Robert Howard is also author of the book "Getting a Poor Return." Howard demonstrates that long-cherished beliefs such as equality before the law are more wishful thinking than reality. Courts, he argues, differ little from national policy makers in their approach to tax policy and tax enforcement. Examining the tax litigation process, particularly the influence and impact of competing courts, Howard discovers that fairness before the law may be a laudable goal, but the appointment process ensures that tax policy and tax enforcement rulings by the courts reflect the perspectives of the dominant political coalition. "The book is so timely because taxes and tax policy dominate so much of our national debate and courts and judges are always accused of being activist and going against the wishes of the democratic majority," Howard said. "I wanted to examine these claims and see how influential these so called "activist" courts are in the determination and outcomes on this all important issue."
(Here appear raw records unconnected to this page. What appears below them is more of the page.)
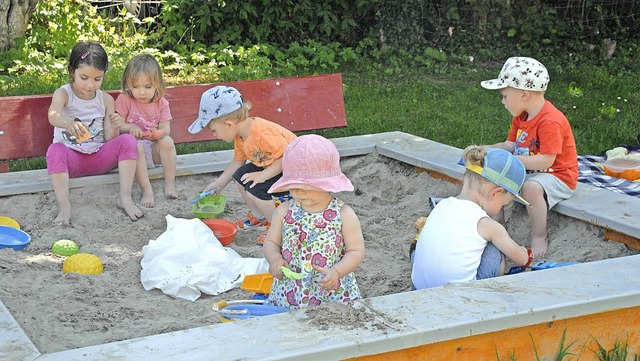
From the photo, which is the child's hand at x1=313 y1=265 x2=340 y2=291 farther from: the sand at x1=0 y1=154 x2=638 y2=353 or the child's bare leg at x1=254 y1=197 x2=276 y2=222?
the child's bare leg at x1=254 y1=197 x2=276 y2=222

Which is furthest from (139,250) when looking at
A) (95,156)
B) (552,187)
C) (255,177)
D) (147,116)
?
(552,187)

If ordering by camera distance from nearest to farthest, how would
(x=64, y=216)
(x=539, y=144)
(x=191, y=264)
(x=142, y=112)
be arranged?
(x=191, y=264) → (x=539, y=144) → (x=64, y=216) → (x=142, y=112)

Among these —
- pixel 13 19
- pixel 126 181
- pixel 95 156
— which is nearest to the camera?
pixel 126 181

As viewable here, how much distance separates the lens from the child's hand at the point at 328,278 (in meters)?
3.02

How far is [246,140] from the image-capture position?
15.2ft

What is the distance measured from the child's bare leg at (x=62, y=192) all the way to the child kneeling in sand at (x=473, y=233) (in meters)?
2.11

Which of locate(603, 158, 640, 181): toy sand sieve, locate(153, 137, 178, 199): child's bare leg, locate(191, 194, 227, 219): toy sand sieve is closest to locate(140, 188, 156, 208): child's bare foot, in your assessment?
locate(153, 137, 178, 199): child's bare leg

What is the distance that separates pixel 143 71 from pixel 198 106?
66 centimetres

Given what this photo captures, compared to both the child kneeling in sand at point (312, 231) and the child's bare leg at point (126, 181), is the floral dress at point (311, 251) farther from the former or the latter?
the child's bare leg at point (126, 181)

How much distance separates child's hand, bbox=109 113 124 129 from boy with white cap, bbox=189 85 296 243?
0.74 metres

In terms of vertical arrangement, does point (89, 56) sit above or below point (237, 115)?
above

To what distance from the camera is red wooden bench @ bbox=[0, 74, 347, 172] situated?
5.24 meters

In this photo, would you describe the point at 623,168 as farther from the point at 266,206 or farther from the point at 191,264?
the point at 191,264

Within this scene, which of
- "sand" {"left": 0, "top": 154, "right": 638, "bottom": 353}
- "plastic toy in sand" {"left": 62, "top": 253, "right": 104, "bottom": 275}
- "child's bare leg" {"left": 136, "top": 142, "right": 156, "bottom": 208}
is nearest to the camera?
"sand" {"left": 0, "top": 154, "right": 638, "bottom": 353}
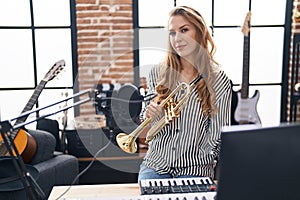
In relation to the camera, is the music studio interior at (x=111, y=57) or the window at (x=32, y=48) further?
the window at (x=32, y=48)

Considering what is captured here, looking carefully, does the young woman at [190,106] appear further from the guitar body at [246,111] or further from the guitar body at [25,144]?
the guitar body at [246,111]

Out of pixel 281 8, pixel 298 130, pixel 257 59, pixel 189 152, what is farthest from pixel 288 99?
pixel 298 130

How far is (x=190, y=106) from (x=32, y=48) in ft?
6.10

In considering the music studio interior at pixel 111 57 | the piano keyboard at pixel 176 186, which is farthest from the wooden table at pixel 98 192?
the music studio interior at pixel 111 57

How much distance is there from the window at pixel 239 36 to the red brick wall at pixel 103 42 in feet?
0.38

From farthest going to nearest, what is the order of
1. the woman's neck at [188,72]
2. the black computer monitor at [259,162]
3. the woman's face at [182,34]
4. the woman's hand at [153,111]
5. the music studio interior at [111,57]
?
the music studio interior at [111,57]
the woman's neck at [188,72]
the woman's face at [182,34]
the woman's hand at [153,111]
the black computer monitor at [259,162]

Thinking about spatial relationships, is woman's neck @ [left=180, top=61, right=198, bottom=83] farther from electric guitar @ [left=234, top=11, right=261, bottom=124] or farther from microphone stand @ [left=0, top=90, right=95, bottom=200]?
electric guitar @ [left=234, top=11, right=261, bottom=124]

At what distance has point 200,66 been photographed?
1.69 m

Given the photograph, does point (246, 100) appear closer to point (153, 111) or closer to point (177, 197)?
point (153, 111)

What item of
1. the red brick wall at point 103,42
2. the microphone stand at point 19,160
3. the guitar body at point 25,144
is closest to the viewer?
the microphone stand at point 19,160

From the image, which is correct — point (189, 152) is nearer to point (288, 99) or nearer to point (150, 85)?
point (150, 85)

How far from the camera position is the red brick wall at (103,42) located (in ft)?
9.70

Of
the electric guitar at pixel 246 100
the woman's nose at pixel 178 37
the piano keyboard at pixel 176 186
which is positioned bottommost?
the piano keyboard at pixel 176 186

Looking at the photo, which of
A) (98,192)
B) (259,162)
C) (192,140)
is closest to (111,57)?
(192,140)
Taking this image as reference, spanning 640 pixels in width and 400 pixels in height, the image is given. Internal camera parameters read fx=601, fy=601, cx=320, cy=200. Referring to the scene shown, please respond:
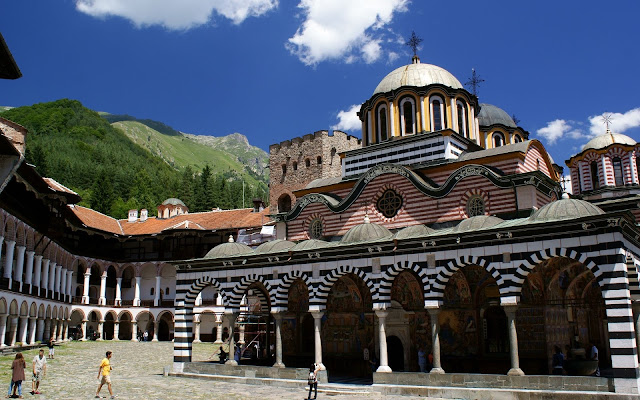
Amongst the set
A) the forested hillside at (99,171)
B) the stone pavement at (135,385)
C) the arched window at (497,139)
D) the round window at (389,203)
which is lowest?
the stone pavement at (135,385)

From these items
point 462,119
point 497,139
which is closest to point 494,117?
point 497,139

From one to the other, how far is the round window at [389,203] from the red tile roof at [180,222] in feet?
71.7

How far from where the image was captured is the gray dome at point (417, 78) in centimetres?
2489

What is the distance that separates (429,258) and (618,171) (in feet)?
54.4

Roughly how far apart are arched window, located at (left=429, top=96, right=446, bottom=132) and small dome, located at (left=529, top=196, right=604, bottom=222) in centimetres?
865

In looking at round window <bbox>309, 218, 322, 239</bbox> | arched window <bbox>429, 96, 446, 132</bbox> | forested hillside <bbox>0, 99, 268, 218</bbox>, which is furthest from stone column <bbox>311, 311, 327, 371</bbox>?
forested hillside <bbox>0, 99, 268, 218</bbox>

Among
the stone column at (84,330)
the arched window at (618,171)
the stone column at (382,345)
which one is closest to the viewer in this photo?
the stone column at (382,345)

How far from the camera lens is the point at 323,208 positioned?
2331cm

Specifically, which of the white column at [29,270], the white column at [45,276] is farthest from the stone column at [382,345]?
the white column at [45,276]

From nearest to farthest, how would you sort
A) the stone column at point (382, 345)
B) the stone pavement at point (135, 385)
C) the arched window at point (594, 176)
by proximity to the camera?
the stone pavement at point (135, 385), the stone column at point (382, 345), the arched window at point (594, 176)

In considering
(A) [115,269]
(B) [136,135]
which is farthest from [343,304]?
(B) [136,135]

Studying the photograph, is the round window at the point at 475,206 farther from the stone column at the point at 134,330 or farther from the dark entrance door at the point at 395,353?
the stone column at the point at 134,330

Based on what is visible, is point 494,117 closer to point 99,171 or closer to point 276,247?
point 276,247

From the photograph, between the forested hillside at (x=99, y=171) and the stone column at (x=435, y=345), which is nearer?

Kim Reimann, associate professor of political science, says her book, "The Rise of Japanese NGOs: Activism from Above" analyzes the emergence of NGOs as important political players globally. Using the case of Japan, Reimann explores the political factors that have shaped NGO growth over time and shows how activism has been cultivated from "above" by both states and international political factors. "Americans take the existence NGOs for granted since ours is a country with many kinds of citizen-organized groups. But in many parts of the world NGOs are fairly recent phenomena, even in rich countries like Japan. With this book, I show that activism does not simply bubble up from below, but also has been actively promoted from above."
Carrie Manning, professor of political science, is author of "The Making of Democrats: Elections and Party Development in Postwar Bosnia, El Salvador, and Mozambique." "Democratization has become the cornerstone of post-civil war state reconstruction, but the role of political parties in the success or failure of democratic statebuilding is understudied," Manning says. The book examines four parties in three countries over 10 years or more of electoral politics: Renamo in Mozambique, the Croatian Democratic Union and the Serbian Democratic Party in Bosnia and the FMLN in El Salvador.
Jason Reifler, assistant professor of political science, is an expert on public opinion and political behavior. Reifler is the author of "Paying the Human Costs of War." From the Korean War to the current conflict in Iraq, "Paying the Human Costs of War" examines the ways in which the American public decides whether to support the use of military force. Contrary to the conventional view, the authors demonstrate that the public does not respond reflexively and solely to the number of casualties in a conflict. Instead, the book argues that the public makes reasoned and reasonable cost-benefit calculations for their continued support of a war based on the justifications for it and the likelihood it will succeed, along with the costs that have been suffered in casualties.
Jelena Subotic, assistant professor political science, is an expert in International relations theory, international organizations and human rights. In her book, "Hijacked Justice: Dealing with the Past in the Balkans", Subotic traces the design, implementation, and political outcomes of institutions established to deal with the legacies of violence in the aftermath of the Yugoslav wars. She finds that international efforts to establish accountability for war crimes in the former Yugoslavia have been used to pursue very different local political goals. In order to avoid the pitfalls of hijacked justice, Subotic argues, the international community should focus on broader and deeper social transformation of postconflict societies, instead on emphasizing only arrests of war crimes suspects.